▶ [Provided passage]:
18. On the basis of this plea it is urged by Mr.Sanyal that there was a valid tender and the refusal was unjustified and illegal, as such the alleged default in payment of rent cannot give any cause of action under clause (d) of Section 11(1) of the Act to the bajorias to seek eviction of the Burmans. A perusal of the documentary evidence Exhibits 1 to 1B and money order receipts, Exhibits E to E36 discloses a different story. All these money order receipts are addressed to Anar Devi and not to the first plaintiff – Atma Ram Bajoria. Mr.Sanyal, however, sought to explain away the variance stating that Anar Devi is also a plaintiff; she is plaintiff No.4, if in the written statement we read plaintiff No.4 for plaintiff No.1 there will be no difference between the pleadings and the proof. We are afraid we cannot accede to the contention of the learned counsel for reasons more than one. Firstly, the written statement was filed in May 1977 and till October 2001 the Burmans did not chose to have their alleged mistake in the written statement corrected, though the case went through several vicissitudes during the last 24 years. Notwithstanding that aspect a plain reading of paragraph 7 of the written statement does indicate that the Burmans intended Atma Ram Bajoria and not Anar Devi when they used the words plaintiff No.1.
19. Be that as it may, the fact remains that the rent for the period in dispute was tendered by the Burmans through money orders as seem from receipts – Exhibits E to E 36 – addressed to Anar Devi who is plaintiff No.4 int he present suit for eviction of the Burmans. She gave no explanation as to why she refused to receive the rent. Her refusal is obviously unjustified if not mala fide. If as in this case there has been a tender of rent to Anar Devi, one of the co-owners, of the property and improper refusal to receive the same by her it cannot be said that there is no tender of rent and consequently the Burmans cannot be said to be defaulter in payment of the rent.

▶ [What needs to be done]: Repeat everything in the rent-tender excerpt from "19. Be that" down to "of the rent.", word for word.

▶ [Record extracts]:
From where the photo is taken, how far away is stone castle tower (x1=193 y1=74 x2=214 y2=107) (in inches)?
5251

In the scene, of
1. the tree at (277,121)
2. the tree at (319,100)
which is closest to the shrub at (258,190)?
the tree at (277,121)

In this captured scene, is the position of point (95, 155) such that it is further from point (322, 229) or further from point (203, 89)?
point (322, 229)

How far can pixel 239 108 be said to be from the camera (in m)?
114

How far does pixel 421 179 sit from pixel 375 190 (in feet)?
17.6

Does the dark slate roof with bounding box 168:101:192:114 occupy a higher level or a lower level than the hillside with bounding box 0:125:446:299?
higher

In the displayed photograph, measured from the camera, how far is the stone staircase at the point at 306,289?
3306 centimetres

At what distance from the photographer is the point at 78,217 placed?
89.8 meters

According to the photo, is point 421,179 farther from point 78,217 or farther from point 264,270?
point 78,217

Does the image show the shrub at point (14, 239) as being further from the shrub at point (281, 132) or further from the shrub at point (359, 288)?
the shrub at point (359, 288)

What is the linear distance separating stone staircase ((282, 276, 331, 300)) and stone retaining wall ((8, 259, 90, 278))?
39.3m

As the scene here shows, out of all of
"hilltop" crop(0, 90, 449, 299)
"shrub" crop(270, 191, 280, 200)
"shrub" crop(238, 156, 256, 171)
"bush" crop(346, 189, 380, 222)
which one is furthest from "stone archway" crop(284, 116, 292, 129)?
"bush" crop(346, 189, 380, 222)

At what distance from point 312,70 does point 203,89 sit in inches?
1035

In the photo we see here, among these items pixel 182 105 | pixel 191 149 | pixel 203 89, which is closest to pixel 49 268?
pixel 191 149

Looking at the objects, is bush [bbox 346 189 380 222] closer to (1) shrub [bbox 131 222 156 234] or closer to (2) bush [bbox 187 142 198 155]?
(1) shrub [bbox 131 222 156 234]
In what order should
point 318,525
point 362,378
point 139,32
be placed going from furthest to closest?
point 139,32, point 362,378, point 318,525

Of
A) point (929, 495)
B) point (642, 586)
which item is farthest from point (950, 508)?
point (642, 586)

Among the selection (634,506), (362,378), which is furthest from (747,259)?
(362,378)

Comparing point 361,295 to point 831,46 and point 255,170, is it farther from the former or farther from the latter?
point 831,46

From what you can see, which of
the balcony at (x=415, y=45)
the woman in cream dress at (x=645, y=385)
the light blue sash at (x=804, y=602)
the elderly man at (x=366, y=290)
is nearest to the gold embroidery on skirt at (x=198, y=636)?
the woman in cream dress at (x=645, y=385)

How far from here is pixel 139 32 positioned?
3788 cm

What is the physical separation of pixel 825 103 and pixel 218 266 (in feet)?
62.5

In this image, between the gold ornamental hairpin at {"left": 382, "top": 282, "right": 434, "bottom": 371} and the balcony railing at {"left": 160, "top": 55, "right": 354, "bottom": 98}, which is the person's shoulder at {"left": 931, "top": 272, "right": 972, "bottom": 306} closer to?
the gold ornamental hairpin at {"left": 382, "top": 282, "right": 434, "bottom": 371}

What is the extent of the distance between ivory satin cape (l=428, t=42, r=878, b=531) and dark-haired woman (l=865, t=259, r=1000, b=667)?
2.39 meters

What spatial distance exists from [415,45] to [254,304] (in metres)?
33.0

▶ [Response to the exercise]:
19. Be that as it may, the fact remains that the rent for the period in dispute was tendered by the Burmans through money orders as seem from receipts – Exhibits E to E 36 – addressed to Anar Devi who is plaintiff No.4 int he present suit for eviction of the Burmans. She gave no explanation as to why she refused to receive the rent. Her refusal is obviously unjustified if not mala fide. If as in this case there has been a tender of rent to Anar Devi, one of the co-owners, of the property and improper refusal to receive the same by her it cannot be said that there is no tender of rent and consequently the Burmans cannot be said to be defaulter in payment of the rent.